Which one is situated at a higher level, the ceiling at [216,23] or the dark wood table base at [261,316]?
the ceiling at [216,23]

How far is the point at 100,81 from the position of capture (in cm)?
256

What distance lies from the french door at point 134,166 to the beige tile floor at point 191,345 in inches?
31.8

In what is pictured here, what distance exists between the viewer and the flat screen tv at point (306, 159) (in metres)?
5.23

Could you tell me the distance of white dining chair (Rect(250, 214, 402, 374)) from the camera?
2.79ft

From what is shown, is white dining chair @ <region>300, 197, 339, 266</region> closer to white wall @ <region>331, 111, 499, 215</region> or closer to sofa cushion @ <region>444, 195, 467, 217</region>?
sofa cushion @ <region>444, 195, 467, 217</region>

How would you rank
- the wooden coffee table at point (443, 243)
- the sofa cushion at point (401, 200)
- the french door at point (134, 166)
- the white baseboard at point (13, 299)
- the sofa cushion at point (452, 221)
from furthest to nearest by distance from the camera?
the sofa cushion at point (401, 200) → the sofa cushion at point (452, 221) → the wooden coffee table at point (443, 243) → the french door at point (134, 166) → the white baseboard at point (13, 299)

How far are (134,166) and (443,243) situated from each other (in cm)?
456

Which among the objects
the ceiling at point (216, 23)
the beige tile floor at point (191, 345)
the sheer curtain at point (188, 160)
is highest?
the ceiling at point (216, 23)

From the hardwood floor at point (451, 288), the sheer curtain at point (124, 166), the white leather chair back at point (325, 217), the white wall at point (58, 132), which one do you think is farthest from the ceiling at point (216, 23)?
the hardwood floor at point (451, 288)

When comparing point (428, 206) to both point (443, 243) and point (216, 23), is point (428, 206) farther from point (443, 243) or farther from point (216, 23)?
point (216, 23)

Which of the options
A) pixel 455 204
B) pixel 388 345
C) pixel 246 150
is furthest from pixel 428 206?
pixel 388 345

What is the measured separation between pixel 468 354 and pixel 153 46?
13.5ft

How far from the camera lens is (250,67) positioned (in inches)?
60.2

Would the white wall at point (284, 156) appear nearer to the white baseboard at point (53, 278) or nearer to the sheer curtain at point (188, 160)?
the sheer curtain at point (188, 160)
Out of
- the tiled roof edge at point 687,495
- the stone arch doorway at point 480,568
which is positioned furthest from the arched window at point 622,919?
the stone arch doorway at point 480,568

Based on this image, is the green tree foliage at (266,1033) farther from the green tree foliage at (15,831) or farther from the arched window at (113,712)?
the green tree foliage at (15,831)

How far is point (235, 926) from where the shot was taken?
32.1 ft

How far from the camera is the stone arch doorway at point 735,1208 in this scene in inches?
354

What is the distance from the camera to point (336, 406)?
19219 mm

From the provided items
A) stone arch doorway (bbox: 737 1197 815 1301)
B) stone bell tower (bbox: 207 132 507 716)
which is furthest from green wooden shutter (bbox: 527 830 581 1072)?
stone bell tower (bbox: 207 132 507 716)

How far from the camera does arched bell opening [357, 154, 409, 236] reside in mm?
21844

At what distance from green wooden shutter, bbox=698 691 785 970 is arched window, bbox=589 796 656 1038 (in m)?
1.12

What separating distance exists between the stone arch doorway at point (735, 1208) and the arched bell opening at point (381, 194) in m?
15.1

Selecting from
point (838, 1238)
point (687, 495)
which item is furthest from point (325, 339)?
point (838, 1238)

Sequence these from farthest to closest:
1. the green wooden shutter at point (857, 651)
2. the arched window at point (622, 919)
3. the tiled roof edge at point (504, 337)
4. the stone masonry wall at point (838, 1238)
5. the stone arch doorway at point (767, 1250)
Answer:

○ ○ ○ ○ ○

Rename "stone" to "brick" throughout the part of the items that opens with the line containing "Selecting from" and closes with the end of the items, and give that part again with nothing else changed.

Selecting from
point (838, 1238)
point (687, 495)
which item is furthest from point (325, 339)?
point (838, 1238)

Sequence these from farthest to closest:
1. the green wooden shutter at point (857, 651)
2. the arched window at point (622, 919)
3. the tiled roof edge at point (504, 337)
4. the brick masonry wall at point (838, 1238)
5. the brick arch doorway at point (767, 1250)
Answer:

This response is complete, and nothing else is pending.